Notre station de ski s’appelle Penitentes et est accrochée au massif, à environ 2600m d’altitude. Quelques bonnes petites pistes. De quoi s’amuser quelques jours. Mais ce qui est plus remarquable, c’est que la station est à nous ! En faisant un effort nous avons dû croiser une trentaine de skieurs grand maximum. Bien sûr, difficile d’imaginer la queue aux remontées mécaniques. En nous voyant descendre, le perche-man peut anticiper et sortir au bon moment de sa cabane pour s’approcher de sa machine et nous lancer un « Comment ça va ? » qui trahit l’individu cherchant de la compagnie. Mais nous ne faisons que tendre nos fesses en répondant que, jusque là, Dieu merci, tout va pour le mieux. Et nous voilà déjà loin du pauvre garçon, qui s’en retourne tristement à ses calendriers érotiques et ses mots croisés.


20 juin

Pour être tout à fait honnête, Penitentes est une station de ski plutôt modeste. Hier soir, la pizzeria n’avait pas été livrée en fromage, ce midi, le snack en terrasse n’avait rien à nous proposer, et nous avons passé une heure sur la piste bleue des débutants car les autres remontées mécaniques étaient en panne.
Nous connaissons à peu près tout le monde de vue, et pouvons catégoriser les niveaux de ski de chacun. Delphine estime avoir des fiches de tous, ou presque. Surprise, on compte un bon tiers d’étrangers, des habituelles nations.
Nous arborons de magnifiques combinaisons de location, la mienne s’apparente davantage au bleu de travail. J’évite d’ailleurs soigneusement de m’approcher d’automobilistes de peur qu’on me demande le plein. Dans le genre ridicule, je vous conseille également de chercher à farter vos skis sans connaître l’équivalent espagnol du mot « fart ». En effet, les plus anglicistes des locaux ont dû trouver étranges mes recettes pour améliorer la glisse : « necesito fart para deslizar más rapido »…

 

22 juin

L´Aconcagua est un géant bien pudique ! Après trois jours dans ses alentours, nous le cherchions toujours.

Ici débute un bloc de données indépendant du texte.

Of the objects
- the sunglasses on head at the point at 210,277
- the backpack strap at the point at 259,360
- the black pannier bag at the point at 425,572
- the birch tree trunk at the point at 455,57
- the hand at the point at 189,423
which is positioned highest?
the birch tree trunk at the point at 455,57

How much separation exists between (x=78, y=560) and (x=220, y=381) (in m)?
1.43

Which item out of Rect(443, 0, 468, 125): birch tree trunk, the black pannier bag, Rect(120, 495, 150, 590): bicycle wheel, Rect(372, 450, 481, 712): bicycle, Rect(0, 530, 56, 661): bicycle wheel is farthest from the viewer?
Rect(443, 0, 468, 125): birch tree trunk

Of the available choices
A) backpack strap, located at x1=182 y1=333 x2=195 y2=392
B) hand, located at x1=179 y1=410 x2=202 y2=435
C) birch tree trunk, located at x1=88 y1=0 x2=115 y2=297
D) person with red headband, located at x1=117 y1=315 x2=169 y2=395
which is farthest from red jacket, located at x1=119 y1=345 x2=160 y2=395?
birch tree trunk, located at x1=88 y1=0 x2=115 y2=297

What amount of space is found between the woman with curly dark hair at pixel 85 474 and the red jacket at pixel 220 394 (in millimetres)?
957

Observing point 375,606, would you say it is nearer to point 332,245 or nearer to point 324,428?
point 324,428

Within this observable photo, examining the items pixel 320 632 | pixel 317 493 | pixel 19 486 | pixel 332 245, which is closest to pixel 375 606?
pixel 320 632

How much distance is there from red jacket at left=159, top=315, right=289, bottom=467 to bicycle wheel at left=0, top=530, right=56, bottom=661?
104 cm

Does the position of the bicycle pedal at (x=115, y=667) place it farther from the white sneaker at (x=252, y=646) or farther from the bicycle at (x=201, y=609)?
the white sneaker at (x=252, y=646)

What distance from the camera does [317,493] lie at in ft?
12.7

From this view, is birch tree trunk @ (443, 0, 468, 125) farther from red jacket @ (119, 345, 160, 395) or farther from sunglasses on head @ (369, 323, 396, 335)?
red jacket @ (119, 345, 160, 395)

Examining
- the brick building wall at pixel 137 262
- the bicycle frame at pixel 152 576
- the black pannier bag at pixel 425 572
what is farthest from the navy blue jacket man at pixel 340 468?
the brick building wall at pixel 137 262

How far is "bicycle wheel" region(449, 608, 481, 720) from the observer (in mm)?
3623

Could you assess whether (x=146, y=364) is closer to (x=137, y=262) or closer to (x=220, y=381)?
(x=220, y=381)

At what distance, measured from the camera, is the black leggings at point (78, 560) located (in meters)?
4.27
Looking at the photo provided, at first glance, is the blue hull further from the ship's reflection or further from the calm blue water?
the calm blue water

La Star ne se laisse admirer qu´en un point unique de la fameuse route transandine, en plein milieu d´un virage, et encore faut-il insister auprès du chauffeur de bus.
- Possible bajar aqui ?
- Si pero no hay nada…
- Hay el Aconcagua!
- Si pero es mejor mas abajo, hay restaurantes, boutiques, souvenirs,…
- Queremos bajar aquí!
Effectivement, rien n´est prévu pour le touriste de base, et un bon panorama de la bête nécessite un minimum d´organisation et l´équipement adéquat. Nous nous contenterons de le caresser du regard. Mais même ainsi, nous sentirons ce léger frisson qui saisit ceux que la montagne fascine. Et peut-être comprendrons-nous mieux ceux qui sacrifient tout pour partir à l´assaut des monstrueuses cataractes de pierre.

Au pied de l´Aconcagua, le cimetière des andinistes semble vouloir cacher ses petites croix. Mais ses stèles de granit parlent toutes les langues.